Alle Welt erwartete, dass als erstes das „Pulverfass“Kosovo in die Luft gehen würde. Doch es kam anders, der Kosovo-krieg fand erst 1998/99 statt, als letzter der Zerfallskriege. Diese begannen im verhältnismäßig reichen Norden, als Slowenien und Kroatien am 25. Juni 1991 ihre Unabhängigkeit ausriefen. Deren
Anführer, Milan Kucan und Franjo Tudjman, einte wenig mehr als die Gegnerschaft zu Milosevic und das gemeinsame Ziel der Unabhängigkeit für ihre Republiken.
Slowenien war für Milosevic uninteressant, dort lebten kaum Serben, die er hätte aufwiegeln können. „Sie können gehen, wenn sie wollen“, sagte er, als hätten die Slowenen seiner Erlaubnis bedurft. Allerdings war der Jna-generalstab anderer Meinung, er sah die territoriale Integrität Jugoslawiens gefährdet und schickte Truppen los. Der martialische Aufmarsch endete für die Generäle mit einer Blamage: Die Soldaten, darunter viele blutjunge Wehrdiener, blieben mit ihren Panzern in den Mais- und Getreideäckern stecken und wurden zu leichten Zielen für die slowenischen Territorialverteidiger.
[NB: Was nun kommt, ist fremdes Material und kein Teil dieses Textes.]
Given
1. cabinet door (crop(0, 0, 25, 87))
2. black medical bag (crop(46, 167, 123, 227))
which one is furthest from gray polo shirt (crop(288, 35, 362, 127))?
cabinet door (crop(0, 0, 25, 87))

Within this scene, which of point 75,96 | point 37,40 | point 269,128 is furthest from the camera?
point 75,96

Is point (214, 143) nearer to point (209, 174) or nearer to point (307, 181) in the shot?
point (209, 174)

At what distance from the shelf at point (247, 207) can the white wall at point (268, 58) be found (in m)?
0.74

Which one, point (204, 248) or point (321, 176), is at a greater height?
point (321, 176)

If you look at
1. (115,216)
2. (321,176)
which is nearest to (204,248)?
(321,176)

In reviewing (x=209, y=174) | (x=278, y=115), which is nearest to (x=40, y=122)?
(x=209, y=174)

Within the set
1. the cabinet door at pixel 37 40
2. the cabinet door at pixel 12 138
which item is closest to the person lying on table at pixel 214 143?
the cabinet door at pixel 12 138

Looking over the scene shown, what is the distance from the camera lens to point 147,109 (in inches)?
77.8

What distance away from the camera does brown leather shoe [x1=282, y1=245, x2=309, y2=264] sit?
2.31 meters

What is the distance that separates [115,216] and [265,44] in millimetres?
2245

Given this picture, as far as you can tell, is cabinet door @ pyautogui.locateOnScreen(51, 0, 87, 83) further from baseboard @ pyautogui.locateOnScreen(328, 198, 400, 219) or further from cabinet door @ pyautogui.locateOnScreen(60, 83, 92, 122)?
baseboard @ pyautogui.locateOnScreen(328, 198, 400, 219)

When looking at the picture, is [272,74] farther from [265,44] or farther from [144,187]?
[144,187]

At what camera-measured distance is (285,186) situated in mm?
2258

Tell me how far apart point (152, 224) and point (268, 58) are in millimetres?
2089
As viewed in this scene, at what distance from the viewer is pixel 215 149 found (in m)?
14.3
Der Krieg, von dem sich auch Österreich kurz bedroht fühlte, dauerte nur zehn Tage und forderte 44 Tote.
Kroatien war für Milosevics Pläne ungleich wichtiger, dort stellte die serbische Minderheit zwölf Prozent der Bevölkerung. Unter dem Vorwand, sie seien Unterdrückung und Lebensgefahr ausgesetzt, hatte er die Landsleute längst bewaffnet, um den katholischen Nachbarn an der Unabhängigkeit zu hindern. Die von langen Pausen unterbrochenen Kampfhandlungen endeten erst im Sommer 1995, mit der Zerschlagung der serbischen Rebellenregion „Krajina“durch die von den USA aufgerüstete Armee der jungen Republik. Insgesamt kamen in Kroatiens Unabhängigkeitskrieg rund 20.000 Menschen ums Leben.
Im Frühjahr 1992 begann der Krieg in Bosnien-herzegowina, Nachdem muslimische Bosnier und bosnische Kroaten für die Selbständigkeit ihrer Teilrepublik gestimmt hatten, erzwangen die bosnischen Serbenführer Radovan Karadzic und Ratko Mladic mit Waffengewalt und politischer Rückendeckung Serbiens ihre eigene Republik, die sie mit dem Dayton-friedensabkommen 1995 auch legitimiert bekamen. Mit rund 100.000 Toten war der Bosnienkrieg der blutigste aller Jugoslawienkriege. Karadzic und Mladic sitzen als verurteilte Kriegsverbrecher im Gefängnis.
Der machtbewusste Kriegstreiber Milosevic war letztlich der große Verlierer, er hat keines seiner Ziele erreicht und starb 2006 vor Prozessende in seiner Zelle des Uno-kriegsverbrechertribunals in Den Haag. „Was Milosevic auch unternahm, wirkte sich zugunsten seiner Feinde aus, und zum Schaden der Serben“, schreibt sein Biograf Slavoljub Djukic. Noch heute weigert sich die Mehrheit der Serben, diese Sicht zu teilen.
Die demokratischen Systeme sind bis heute unterentwickelt und fragil geblieben, ihre Anführer anfällig für autoritäre Neigungen. Spannungsgeladen bleiben auch die regionalen Beziehungen. Ex-jugoslawien besteht nach wie vor aus einer Reihe eingefrorener Konflikte, besonders jener zwischen Serbien und Kosovo scheint kaum lösbar.